El Gobierno y el sector privado activan un plan de contingencia técnico y mesas bilaterales para levantar la suspensión de siete plantas procesadoras y asegurar el mercado de su principal comprador.
QUITO — Ecuador ha puesto en marcha una agresiva estrategia de reforzamiento técnico y sanitario en toda su cadena de producción acuícola. El objetivo primordial es garantizar el cumplimiento estricto de los estándares exigidos por la Administración General de Aduanas de China, mercado que absorbe más del 50% de las ventas externas del crustáceo ecuatoriano.
La respuesta gubernamental y gremial se activó de forma inmediata tras la suspensión temporal de siete establecimientos procesadores nacionales. Las autoridades asiáticas notificaron la detección de residuos de metabisulfito de sodio por encima de los límites permitidos, así como indicios de virus específicos en ciertos cargamentos.

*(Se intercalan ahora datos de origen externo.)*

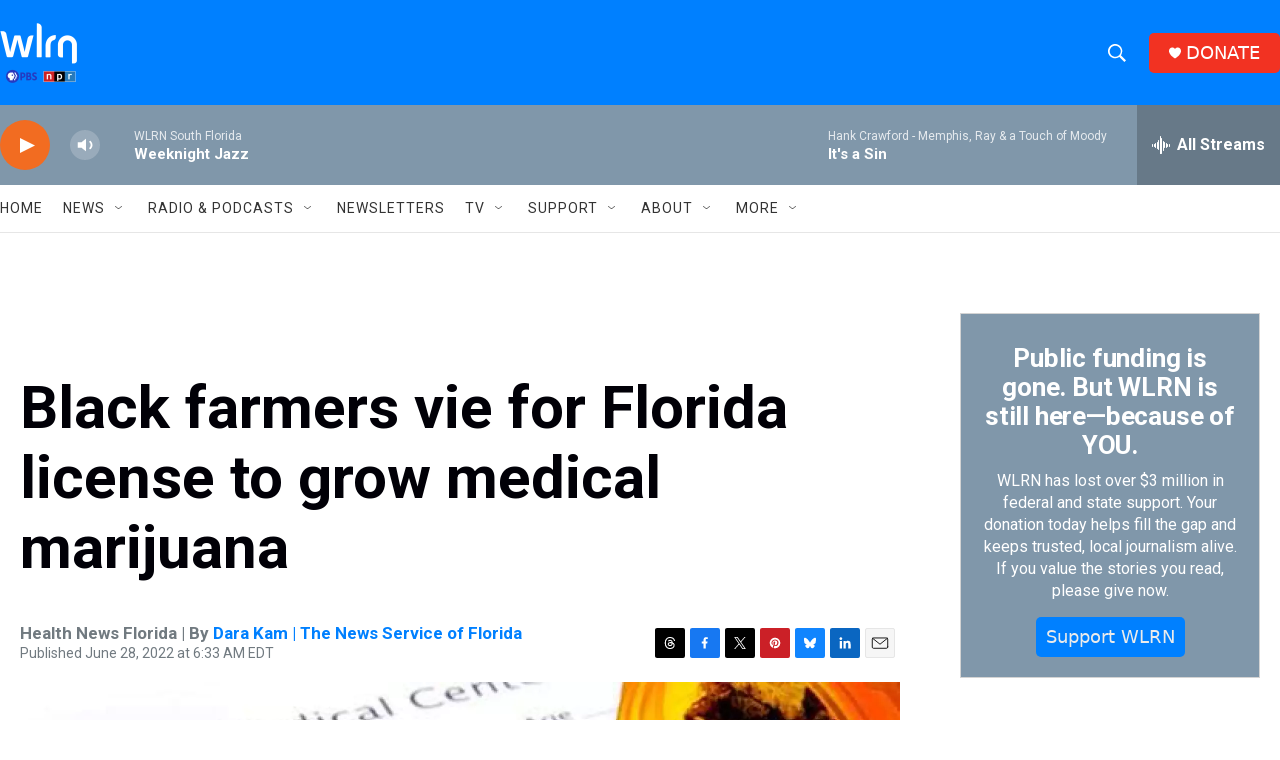

--- FILE ---
content_type: text/html; charset=utf-8
request_url: https://www.google.com/recaptcha/api2/aframe
body_size: 265
content:
<!DOCTYPE HTML><html><head><meta http-equiv="content-type" content="text/html; charset=UTF-8"></head><body><script nonce="qYmwisVbi9Ac5_O_5Kajwg">/** Anti-fraud and anti-abuse applications only. See google.com/recaptcha */ try{var clients={'sodar':'https://pagead2.googlesyndication.com/pagead/sodar?'};window.addEventListener("message",function(a){try{if(a.source===window.parent){var b=JSON.parse(a.data);var c=clients[b['id']];if(c){var d=document.createElement('img');d.src=c+b['params']+'&rc='+(localStorage.getItem("rc::a")?sessionStorage.getItem("rc::b"):"");window.document.body.appendChild(d);sessionStorage.setItem("rc::e",parseInt(sessionStorage.getItem("rc::e")||0)+1);localStorage.setItem("rc::h",'1768969914410');}}}catch(b){}});window.parent.postMessage("_grecaptcha_ready", "*");}catch(b){}</script></body></html>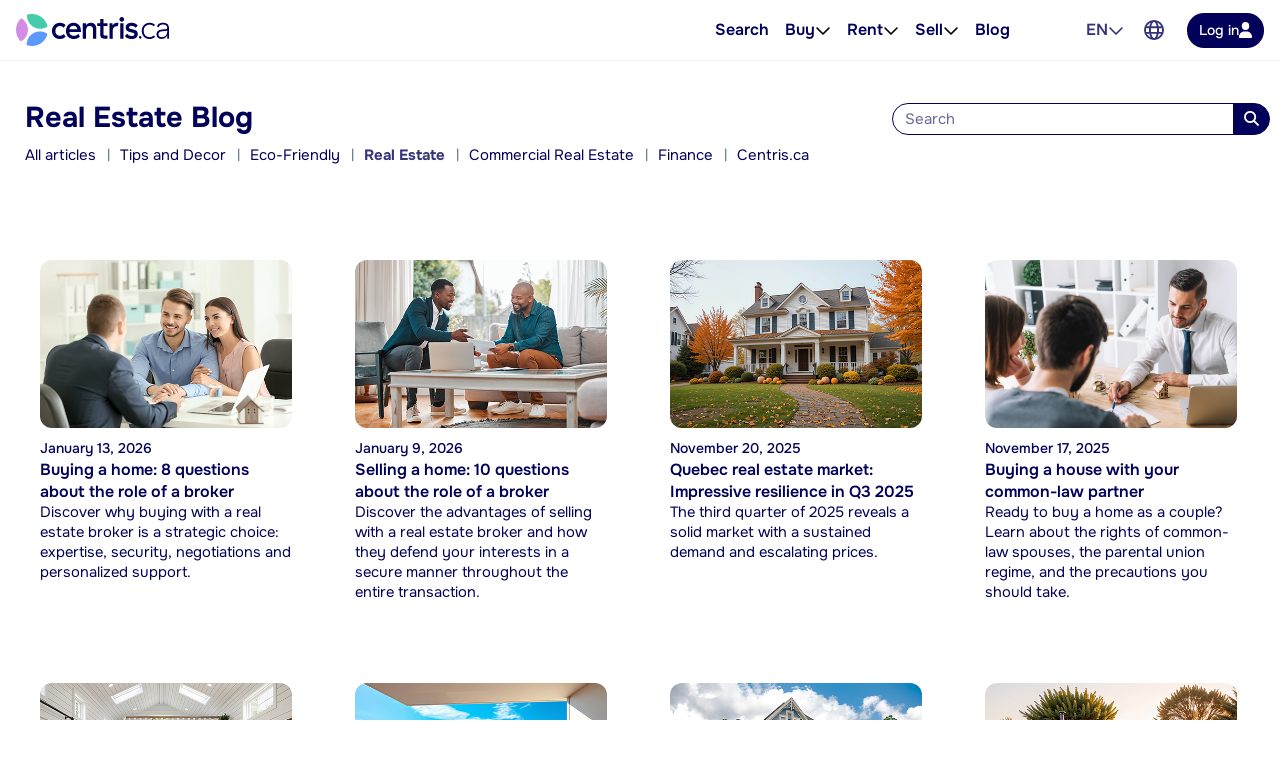

--- FILE ---
content_type: text/javascript
request_url: https://www.centris.ca/js/blog.js?v=z_dCJao5sz-55bodr4yS-aLTAibbFC4kr2rJ_s342j0
body_size: -2105
content:
$(document).ready((function(){function c(){const c=new URLSearchParams(window.location.search);c.set("searchText",$("#searchText").val()),window.location.search=c.toString()}$("#search").on("click",(function(){c()})),$("#searchText").keypress((function(n){13===n.which&&c()}))}));

--- FILE ---
content_type: text/javascript
request_url: https://www.centris.ca/js/blog.js?v=z_dCJao5sz-55bodr4yS-aLTAibbFC4kr2rJ_s342j0
body_size: -2112
content:
$(document).ready((function(){function c(){const c=new URLSearchParams(window.location.search);c.set("searchText",$("#searchText").val()),window.location.search=c.toString()}$("#search").on("click",(function(){c()})),$("#searchText").keypress((function(n){13===n.which&&c()}))}));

Coordinación público-privada en marcha
Para frenar el impacto económico y reputacional, el Ministerio de Agricultura y Ganadería (MAG), junto con la Cámara Nacional de Acuacultura (CNA), instalaron mesas técnicas de trabajo permanente. Este equipo interinstitucional tiene la tarea de armonizar los protocolos de control interno con las exigencias soberanas de Pekín, asegurando que cada contenedor despachado cumpla con los requisitos de inocuidad.
El plan de contingencia contempla auditorías rigurosas a las fincas camaroneras y plantas empacadoras, intensificando los muestreos de laboratorio previos al embarque. Las autoridades locales enfatizaron que estas medidas buscan no solo levantar las sanciones vigentes a las plantas afectadas, sino también prevenir futuras alertas que pongan en riesgo el dinamismo del sector, considerado uno de los pilares no petroleros de la economía ecuatoriana.